One does not have to be Gramsci or Skocpol to recognise this drivel about no other options as utter nonsense. The young doctors had an array of options to choose from: weekly or daily protests, media campaigns and storming the legislative chamber (which they tried feebly). Instead, they opted for the most ghastly option. Possibly because it was guaranteed to bring about immediate results, but probably because it was the easiest, ignoring that it was also the goriest. This has disturbing implications for the kind of society we have become, and specifically the kind of doctors we are producing. Alexander Pope in An Essay on Criticism writes, “So modern apothecaries, taught the art, by doctor’s bills to play the doctor’s part, bold in the practice of mistaken rules, prescribe, apply and call their masters fool.” In the Children’s Hospital, a poem written by Alfred Tennyson in the 19th century, describing the death of a child named Emmie in a hospital, should be made mandatory reading for our budding doctors.

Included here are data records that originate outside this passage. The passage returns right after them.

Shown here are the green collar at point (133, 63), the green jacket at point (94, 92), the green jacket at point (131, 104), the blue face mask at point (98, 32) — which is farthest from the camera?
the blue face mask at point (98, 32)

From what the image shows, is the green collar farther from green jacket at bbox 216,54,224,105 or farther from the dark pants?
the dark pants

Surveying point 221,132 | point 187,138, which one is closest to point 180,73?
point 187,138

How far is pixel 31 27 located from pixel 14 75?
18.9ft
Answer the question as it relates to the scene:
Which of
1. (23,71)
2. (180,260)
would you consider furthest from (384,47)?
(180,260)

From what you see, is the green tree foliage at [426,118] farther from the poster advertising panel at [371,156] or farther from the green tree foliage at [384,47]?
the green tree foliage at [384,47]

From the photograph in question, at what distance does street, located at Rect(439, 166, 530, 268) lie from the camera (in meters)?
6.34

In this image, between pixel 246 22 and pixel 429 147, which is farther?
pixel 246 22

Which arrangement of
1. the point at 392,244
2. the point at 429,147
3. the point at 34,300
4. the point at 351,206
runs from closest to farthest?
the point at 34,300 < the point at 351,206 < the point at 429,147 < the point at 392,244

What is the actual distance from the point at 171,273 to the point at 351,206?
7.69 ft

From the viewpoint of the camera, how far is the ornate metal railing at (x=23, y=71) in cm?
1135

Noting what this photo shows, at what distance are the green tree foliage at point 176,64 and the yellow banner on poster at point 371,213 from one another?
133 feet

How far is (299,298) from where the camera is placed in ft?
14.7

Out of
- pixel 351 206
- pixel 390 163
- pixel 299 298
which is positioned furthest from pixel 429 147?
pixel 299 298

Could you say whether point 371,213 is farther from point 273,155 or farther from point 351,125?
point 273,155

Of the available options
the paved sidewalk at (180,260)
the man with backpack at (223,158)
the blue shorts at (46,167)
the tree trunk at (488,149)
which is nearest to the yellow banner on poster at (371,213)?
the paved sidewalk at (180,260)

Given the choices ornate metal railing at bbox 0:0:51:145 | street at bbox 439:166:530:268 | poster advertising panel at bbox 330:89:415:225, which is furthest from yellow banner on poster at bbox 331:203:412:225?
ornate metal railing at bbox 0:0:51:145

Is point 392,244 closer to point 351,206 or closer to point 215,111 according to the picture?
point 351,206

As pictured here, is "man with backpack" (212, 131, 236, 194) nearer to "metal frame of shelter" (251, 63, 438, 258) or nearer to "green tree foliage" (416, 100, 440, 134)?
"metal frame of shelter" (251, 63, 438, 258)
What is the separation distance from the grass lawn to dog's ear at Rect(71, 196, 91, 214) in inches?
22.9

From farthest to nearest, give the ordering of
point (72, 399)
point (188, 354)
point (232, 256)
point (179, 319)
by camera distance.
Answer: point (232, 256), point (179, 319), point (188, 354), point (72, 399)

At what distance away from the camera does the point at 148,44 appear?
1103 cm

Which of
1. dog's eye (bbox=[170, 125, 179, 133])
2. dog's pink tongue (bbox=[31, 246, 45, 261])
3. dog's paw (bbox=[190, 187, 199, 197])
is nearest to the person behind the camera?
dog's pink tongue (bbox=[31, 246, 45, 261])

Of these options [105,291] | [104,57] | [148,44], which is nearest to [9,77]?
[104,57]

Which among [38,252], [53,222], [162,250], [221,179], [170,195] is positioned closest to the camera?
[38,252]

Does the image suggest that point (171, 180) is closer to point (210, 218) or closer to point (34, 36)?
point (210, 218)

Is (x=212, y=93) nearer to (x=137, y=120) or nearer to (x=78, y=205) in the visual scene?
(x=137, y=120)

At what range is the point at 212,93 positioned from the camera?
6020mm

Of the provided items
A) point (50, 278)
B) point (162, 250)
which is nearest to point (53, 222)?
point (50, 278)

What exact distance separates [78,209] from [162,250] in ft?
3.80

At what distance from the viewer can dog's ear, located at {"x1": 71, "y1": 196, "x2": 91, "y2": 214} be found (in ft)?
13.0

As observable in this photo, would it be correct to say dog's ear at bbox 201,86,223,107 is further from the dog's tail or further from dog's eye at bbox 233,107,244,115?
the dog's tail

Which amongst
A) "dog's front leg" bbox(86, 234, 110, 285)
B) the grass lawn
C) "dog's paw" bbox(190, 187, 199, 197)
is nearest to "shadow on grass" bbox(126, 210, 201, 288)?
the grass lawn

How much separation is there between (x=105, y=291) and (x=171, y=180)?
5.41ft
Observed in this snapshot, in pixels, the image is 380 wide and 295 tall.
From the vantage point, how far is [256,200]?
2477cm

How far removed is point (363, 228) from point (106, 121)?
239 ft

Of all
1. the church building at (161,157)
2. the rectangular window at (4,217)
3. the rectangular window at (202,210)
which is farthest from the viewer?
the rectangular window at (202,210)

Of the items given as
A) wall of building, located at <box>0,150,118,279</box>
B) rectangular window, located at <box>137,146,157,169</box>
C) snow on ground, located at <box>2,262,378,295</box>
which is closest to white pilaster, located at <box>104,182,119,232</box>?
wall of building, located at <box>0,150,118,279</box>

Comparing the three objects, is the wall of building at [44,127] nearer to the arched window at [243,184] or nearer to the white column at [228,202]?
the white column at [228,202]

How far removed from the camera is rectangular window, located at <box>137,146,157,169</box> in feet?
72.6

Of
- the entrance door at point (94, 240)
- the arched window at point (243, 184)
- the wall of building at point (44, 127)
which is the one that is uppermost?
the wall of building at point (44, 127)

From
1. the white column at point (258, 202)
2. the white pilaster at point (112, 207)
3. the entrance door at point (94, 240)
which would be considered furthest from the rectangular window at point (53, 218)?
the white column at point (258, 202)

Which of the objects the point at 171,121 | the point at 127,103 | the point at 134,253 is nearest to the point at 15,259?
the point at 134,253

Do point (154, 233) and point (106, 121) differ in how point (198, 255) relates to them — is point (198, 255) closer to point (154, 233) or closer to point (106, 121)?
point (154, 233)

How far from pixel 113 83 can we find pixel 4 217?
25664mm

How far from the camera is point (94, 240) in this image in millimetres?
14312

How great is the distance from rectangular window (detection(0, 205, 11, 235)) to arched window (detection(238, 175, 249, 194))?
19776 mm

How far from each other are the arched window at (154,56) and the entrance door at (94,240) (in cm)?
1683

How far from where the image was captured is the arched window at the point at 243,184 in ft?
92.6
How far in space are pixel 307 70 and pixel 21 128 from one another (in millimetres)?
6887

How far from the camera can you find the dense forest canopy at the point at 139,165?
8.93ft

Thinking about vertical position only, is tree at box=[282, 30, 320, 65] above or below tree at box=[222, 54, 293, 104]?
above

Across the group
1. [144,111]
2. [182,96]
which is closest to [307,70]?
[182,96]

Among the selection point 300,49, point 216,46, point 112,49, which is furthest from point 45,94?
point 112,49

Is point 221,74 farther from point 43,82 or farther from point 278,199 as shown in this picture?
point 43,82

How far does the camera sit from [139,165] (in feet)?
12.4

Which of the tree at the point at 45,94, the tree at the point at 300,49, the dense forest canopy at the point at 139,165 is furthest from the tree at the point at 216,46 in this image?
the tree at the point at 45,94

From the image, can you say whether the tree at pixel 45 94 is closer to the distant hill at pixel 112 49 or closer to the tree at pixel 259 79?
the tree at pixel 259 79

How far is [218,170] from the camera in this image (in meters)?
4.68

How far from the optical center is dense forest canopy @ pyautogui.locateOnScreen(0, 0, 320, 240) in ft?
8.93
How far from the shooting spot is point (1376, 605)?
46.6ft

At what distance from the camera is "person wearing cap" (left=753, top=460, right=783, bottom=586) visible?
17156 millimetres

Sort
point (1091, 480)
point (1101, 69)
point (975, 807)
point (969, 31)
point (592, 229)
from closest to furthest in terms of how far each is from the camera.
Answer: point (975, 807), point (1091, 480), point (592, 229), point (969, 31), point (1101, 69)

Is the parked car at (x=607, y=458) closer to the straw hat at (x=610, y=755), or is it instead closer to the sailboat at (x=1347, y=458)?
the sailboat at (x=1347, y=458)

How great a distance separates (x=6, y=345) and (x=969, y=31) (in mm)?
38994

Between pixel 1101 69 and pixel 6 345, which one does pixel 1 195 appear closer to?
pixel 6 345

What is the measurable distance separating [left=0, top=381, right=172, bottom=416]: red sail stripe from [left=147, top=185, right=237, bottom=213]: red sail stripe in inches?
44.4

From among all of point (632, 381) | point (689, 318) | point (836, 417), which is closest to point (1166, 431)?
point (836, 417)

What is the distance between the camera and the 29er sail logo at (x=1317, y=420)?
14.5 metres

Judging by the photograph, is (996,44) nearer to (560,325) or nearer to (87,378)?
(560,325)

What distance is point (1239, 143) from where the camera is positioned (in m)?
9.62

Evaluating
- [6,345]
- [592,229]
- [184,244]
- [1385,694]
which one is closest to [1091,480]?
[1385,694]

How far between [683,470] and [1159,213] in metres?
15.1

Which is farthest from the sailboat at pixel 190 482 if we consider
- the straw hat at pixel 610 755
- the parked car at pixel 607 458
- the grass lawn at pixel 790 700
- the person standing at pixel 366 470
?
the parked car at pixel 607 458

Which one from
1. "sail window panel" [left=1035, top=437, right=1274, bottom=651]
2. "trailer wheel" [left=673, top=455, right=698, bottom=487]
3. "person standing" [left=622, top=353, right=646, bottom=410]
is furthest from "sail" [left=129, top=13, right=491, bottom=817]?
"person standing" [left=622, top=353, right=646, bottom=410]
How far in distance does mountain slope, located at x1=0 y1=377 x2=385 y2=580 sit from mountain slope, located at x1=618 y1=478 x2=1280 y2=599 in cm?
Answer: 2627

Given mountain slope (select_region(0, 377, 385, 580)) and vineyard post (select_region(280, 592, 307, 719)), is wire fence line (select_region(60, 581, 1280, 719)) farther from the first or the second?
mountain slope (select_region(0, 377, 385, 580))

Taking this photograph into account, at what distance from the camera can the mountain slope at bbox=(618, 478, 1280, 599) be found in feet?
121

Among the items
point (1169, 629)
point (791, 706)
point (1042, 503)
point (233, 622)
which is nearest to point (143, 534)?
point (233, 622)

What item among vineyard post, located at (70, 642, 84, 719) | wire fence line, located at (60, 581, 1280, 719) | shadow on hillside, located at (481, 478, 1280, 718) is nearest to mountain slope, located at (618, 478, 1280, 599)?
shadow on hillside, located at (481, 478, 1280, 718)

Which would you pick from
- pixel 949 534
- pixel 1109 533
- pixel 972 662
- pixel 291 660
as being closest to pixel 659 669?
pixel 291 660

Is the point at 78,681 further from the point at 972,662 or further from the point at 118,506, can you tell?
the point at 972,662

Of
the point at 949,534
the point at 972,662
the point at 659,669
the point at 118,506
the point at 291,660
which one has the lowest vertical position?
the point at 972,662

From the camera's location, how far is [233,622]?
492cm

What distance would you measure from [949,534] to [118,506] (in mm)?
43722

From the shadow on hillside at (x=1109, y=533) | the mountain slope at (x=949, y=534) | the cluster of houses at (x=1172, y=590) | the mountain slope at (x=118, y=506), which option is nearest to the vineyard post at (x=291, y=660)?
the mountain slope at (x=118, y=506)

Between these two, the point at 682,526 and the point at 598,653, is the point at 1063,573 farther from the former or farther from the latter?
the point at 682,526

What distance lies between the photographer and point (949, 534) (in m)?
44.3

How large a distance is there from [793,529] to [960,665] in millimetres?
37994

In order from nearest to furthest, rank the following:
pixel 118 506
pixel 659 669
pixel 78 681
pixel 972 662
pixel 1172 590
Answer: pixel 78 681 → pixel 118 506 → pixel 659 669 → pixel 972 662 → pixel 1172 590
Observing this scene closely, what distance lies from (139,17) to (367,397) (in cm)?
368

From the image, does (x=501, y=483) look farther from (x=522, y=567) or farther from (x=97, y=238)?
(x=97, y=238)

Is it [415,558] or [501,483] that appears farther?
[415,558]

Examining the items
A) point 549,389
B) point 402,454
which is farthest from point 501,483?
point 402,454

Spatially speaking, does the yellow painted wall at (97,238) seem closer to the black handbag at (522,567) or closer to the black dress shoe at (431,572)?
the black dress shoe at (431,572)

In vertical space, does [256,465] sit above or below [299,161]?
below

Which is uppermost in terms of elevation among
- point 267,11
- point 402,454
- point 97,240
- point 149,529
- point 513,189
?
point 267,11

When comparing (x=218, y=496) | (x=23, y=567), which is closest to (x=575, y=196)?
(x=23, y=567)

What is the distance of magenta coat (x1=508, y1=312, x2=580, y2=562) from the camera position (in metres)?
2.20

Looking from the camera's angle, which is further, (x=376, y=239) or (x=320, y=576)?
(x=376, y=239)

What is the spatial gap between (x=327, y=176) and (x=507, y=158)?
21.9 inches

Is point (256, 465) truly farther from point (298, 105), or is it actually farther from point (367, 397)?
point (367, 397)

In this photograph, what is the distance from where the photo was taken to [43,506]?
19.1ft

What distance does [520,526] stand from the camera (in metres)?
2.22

One would presume that the individual doctor would not deliberately let an ailing patient die to punish the government for its incompetence. However, as a crowd that is precisely what they have done, proving Nietzsche right when he said, “Insanity in individuals is something rare, but in groups, parties, nations and epochs it is the rule.” Let no one take the higher moral ground here. The complicity of every young doctor absent from duty in the deaths of those left unattended cannot be obscured by the established ineptitude of the Punjab government.
It is a shame because with a name reminiscent of the ‘Young Turks’, the protest looked so promising. The infantile doctors have squandered an ideal opportunity to talk about serious medical administration and health policy. I wish for the babyish doctors to get their desired raise and hope the few extra rupees were really worth the innocent lives.